There’ll also be some traditional Labor-style protectionist pork barrelling — there’ll be another taskforce, the “Strategic Industries Taskforce” and a $300 million “Strategic Industries Reserve Fund” for sectors of “critical strategic importance; industries like steel, cement, aluminium” which “must stay in Australia.” No evidence is produced by Labor for why these industries deserve protection that the rest of us don’t get — especially given Australian industries like aluminium smelting have long been not merely far less efficient but far more carbon intensive than newer foreign competitors.

That taskforce will also help advise on the development of a proper, non-electricity sector emissions trading scheme to commence after 2020; between now and then, there will only be a requirement for large polluters who exceed a pre-established emissions cap to buy (dirt-cheap) international permits.

It’s not a patch on the Gillard government’s highly effective carbon pricing scheme, which had a minimal impact on inflation — indeed, it is initially even poorer than the Rudd government’s rotten Carbon Pollution Reduction Scheme; no wonder industry (apart from the hardline denialists at the Minerals Council) cautiously welcomed it. A Labor government would give business and unions extensive opportunities to shape, weaken and undermine the emissions trading scheme to commence after 2020.

Even so, in both its targets and its commitment to not one but two emissions trading schemes, Labor is again inviting the Coalition to launch a scare campaign, just as it did with both negative gearing and with superannuation tax concessions, although sheer fiscal pressure has forced the Coalition to abandon its Abbott-era policy of attacking Labor on the super concessions and adopt its policy.

While high risk, there are two advantages to Labor pushing a more ambitious policy than the government.
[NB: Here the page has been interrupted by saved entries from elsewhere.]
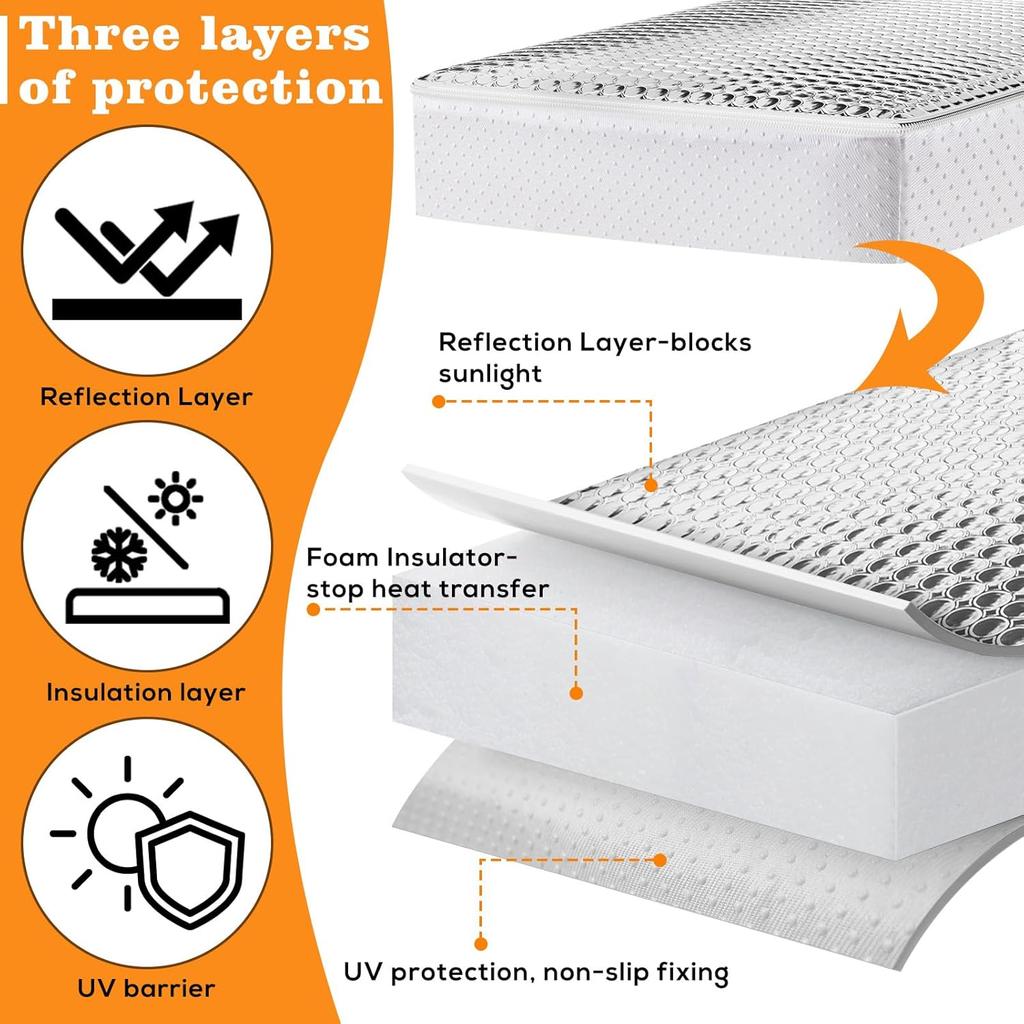 Three layers of protection

Reflection Layer

Insulation layer

UV barrier

Reflection Layer-blocks sunlight

Foam Insulator-stop heat transfer

UV protection, non-slip fixing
One is that it draws attention to the fact that the government simply doesn’t have a climate action policy. The absurd “Direct Action” policy cannot achieve even the Coalition’s low emission reduction targets. According to the Australian Industry Group — normally a reliable supporter of the Liberal Party — trying to reach the government’s own targets with the government’s own policy will cost between $100 billion and a quarter of a trillion dollars. But the government has yet to explain how it will bridge that hundred billion-dollar gap between Greg Hunt’s delusions and its own public commitments.

The other advantage is already playing out. An important part of Labor’s strategy against Malcolm Turnbull is to portray him as having sold out his principles for power, as being the captive of far-right forces aligned with Tony Abbott. Getting Turnbull uttering the same lines as Abbott on climate action — which he is already doing — will serve to make exactly the point Labor wants to convince voters of about the Prime Minister. That senior ministers continue to simply deny the existence of climate change helps in that regard.

Whether that’s enough to convince voters to ignore the government’s scare campaign — however ineptly run by Turnbull — remains to be seen. On both this and negative gearing, Labor’s is gambling that the electorate will be sceptical enough and smart enough to look beyond the scares. There isn’t much strong evidence — whether from 1993 or 2013 — that that is the case.

There’s another, longer-term advantage to Labor in this, which is worth little at the moment but might pay dividends in the next term. By offering risky, potentially unpopular policies, Labor is signalling to voters it is serious about governing well. As a brand, Labor has much work to do to recover from the debacle of the Rudd-Gillard years. Staying unified and concentrating on policy that falls into the category of “unpopular but worthy” will go much of the way to erasing the bad memories of 2010-13. If it loses on July 2, it will have lost in the best way, and in the way that leaves it well placed to renew its appeal to voters for 2019.